Assignment
Drop the pictures, then extract the listing word for word.

Dataset section
=== Section Start ===

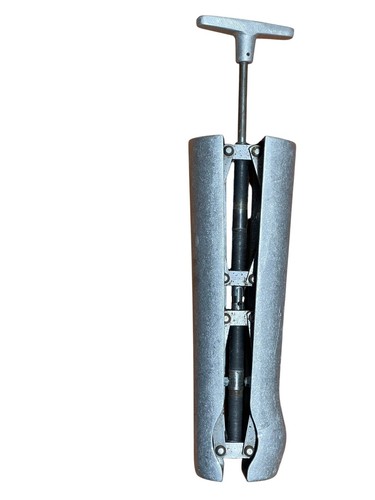 1 Mallory Professional Tall Boot Stretcher Cast Aluminum Functional Cobbler Tool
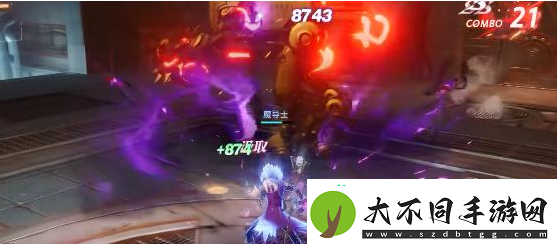 晶核手游魔导士攻略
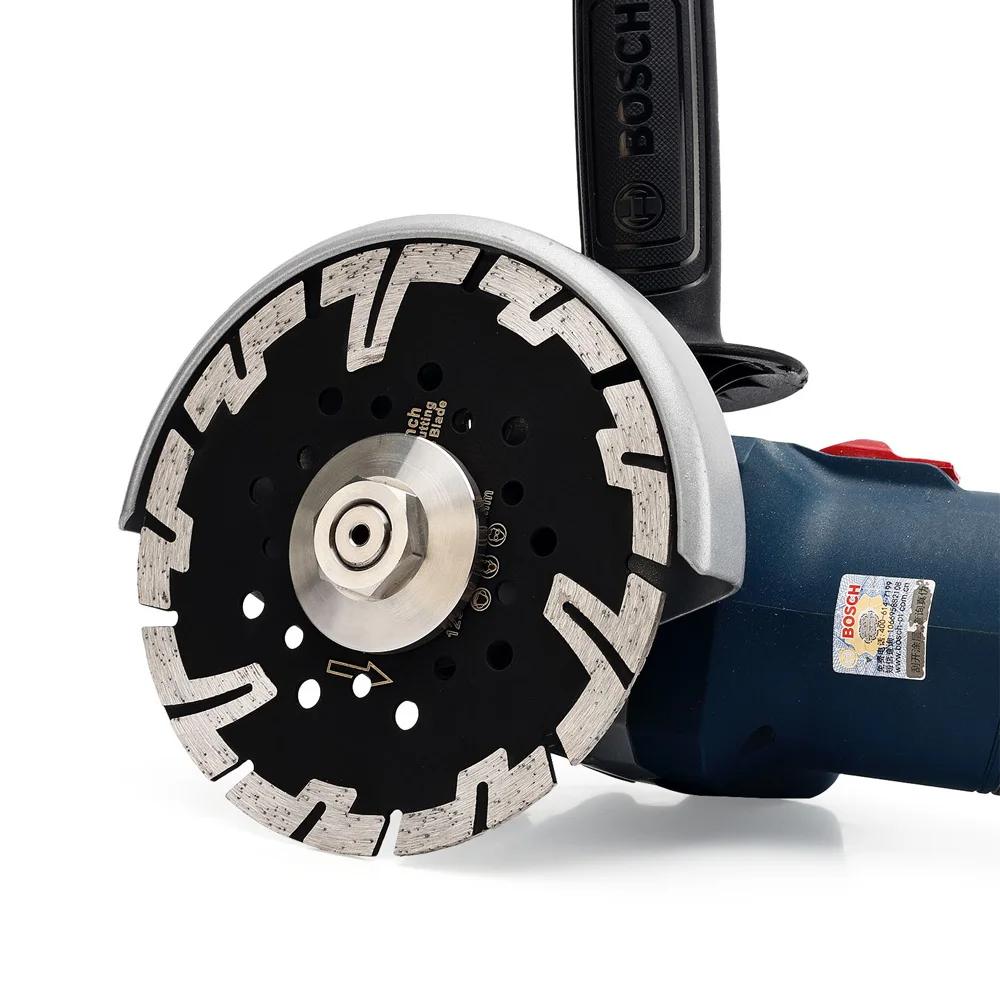 1pc 125mm-180mm Diamond Saw Blade Dry Blade Saw Disc Tooth Guard Cutting Disc Multi Cutter Cutter Angle Grinder Stone Concrete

=== Section End ===

Result
 1 Mallory Professional Tall Boot Stretcher Cast Aluminum Functional Cobbler Tool
 晶核手游魔导士攻略
 1pc 125mm-180mm Diamond Saw Blade Dry Blade Saw Disc Tooth Guard Cutting Disc Multi Cutter Cutter Angle Grinder Stone Concrete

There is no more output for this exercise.